The film had been in production for seven years, and much time was spent accessing transcripts of amnesty hearings related to the case, as well as all copies of documents submitted during the trial. SAHA assisted David Forbes in defying the Department of Justice (DoJ) in their refusal to make this material accessible; on the day of a hearing set to take place in the Pretoria Supreme High Court, the DoJ relented, and an out-of-court settlement was reached, granting SAHA full access to all requested records.
Visit Forbes' website dedicated to the Cradock Four
Forbes' experience of using the Promotion of Access to Information Act No 2 of 2000 (PAIA) to gain information pertaining to the Cradock 4 case, including SAHA's central role in litigation against the DOJ, is detailed in SAHA's 2009 publication, Paper Wars: Access to Information in South Africa, edited by Kate Allan. Richard Calland refers to the Cradock Four case in his chapter ‘Illuminating the Politics and Practice of Access to Information in South Africa' while former SAHA director Piers Pigou discusses the legal implications of the Cradock Four case in his chapter entitled ‘Accessing the Records of the Truth and Reconciliation Commission.'
> Learn more about Paper Wars.
SAHA Collections and the Cradock Four
AL3138 :: David Forbes Collection
Forbes has had a long-standing relationship with SAHA. He has donated a fortune of material related to his own work. This collection includes a range of student newspapers from different universities from the late 1970s to early 1980s.
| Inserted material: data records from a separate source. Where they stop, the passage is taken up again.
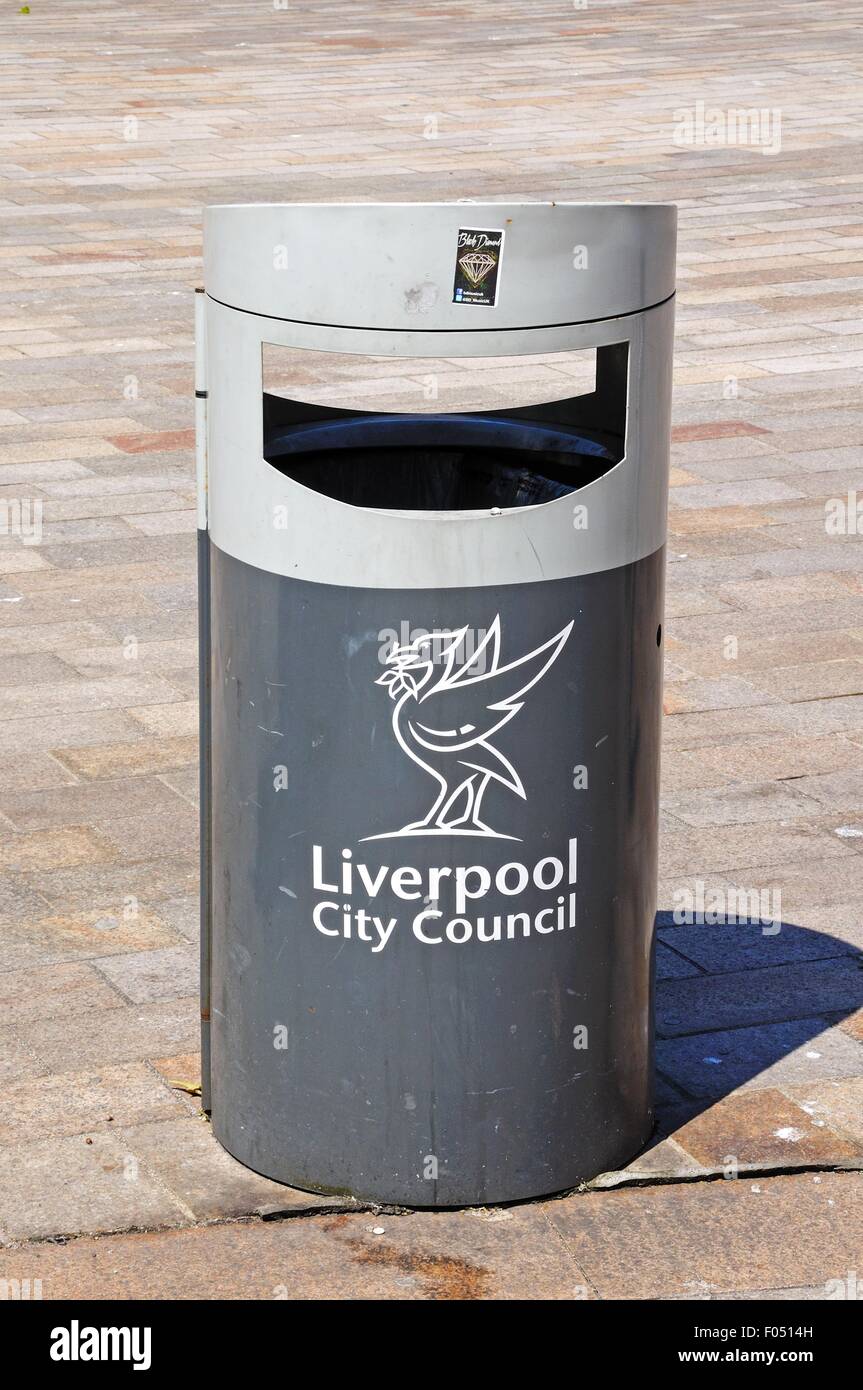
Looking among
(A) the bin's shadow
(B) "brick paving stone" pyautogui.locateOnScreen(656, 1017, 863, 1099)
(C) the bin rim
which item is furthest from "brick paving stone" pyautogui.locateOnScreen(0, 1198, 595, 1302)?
(C) the bin rim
Forbes was involved as contributor and as part of the editorial teams for these newspapers. Forbes also donated a significant number of 1994 elections posters (mostly posterboards) to the archive.
AL2878 :: The Freedom of Information Programme (FOIP) Collection
The Freedom of Information Programme (FOIP) collection includes apartheid era security establishment records, documents created by the South African government bodies and agencies post- apartheid, and documents from several private bodies. One of the Special Projects undertaken by the South African History Archive (SAHA) to test the parameters of freedom of information in South Africa includes materials relating to the Truth and Reconciliation Commission (TRC). This includes a report regarding phone taps on Matthew Goniwe and others; the report was used as evidence in the amnesty hearings. [See AL2878_A2.2.15]
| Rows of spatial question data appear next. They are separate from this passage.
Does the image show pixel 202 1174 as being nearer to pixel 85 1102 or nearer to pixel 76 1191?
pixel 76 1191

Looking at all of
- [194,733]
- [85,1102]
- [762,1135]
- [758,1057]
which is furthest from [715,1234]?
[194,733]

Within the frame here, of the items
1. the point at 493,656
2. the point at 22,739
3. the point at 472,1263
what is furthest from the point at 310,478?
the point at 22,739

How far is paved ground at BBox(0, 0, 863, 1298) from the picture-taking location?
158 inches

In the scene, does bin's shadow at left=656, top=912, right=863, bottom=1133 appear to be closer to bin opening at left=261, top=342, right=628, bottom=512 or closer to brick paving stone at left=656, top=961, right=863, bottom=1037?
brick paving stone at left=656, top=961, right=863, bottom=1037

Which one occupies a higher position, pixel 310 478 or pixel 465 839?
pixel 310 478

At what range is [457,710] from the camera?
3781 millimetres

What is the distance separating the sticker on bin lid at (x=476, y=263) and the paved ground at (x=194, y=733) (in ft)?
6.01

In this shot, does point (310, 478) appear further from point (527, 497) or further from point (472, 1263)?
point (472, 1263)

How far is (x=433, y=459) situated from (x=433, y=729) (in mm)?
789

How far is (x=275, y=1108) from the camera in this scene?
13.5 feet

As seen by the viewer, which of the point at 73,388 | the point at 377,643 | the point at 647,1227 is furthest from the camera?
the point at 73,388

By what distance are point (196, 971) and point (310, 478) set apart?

AL2540 :: The SAHA Ephemera Collection
The great majority of the items in this collection date from the 1980s, and include t-shirts, stickers, badges, banners, videos and miscellaneous items. These items were collected from political parties, labour movements and social forums who used these items during protests, celebrations, commemorations and campaigning. The Cradock Four became icons for resistance, and photographs of them featured on T-shirts, posters, and other forms of ephemera included in this collection.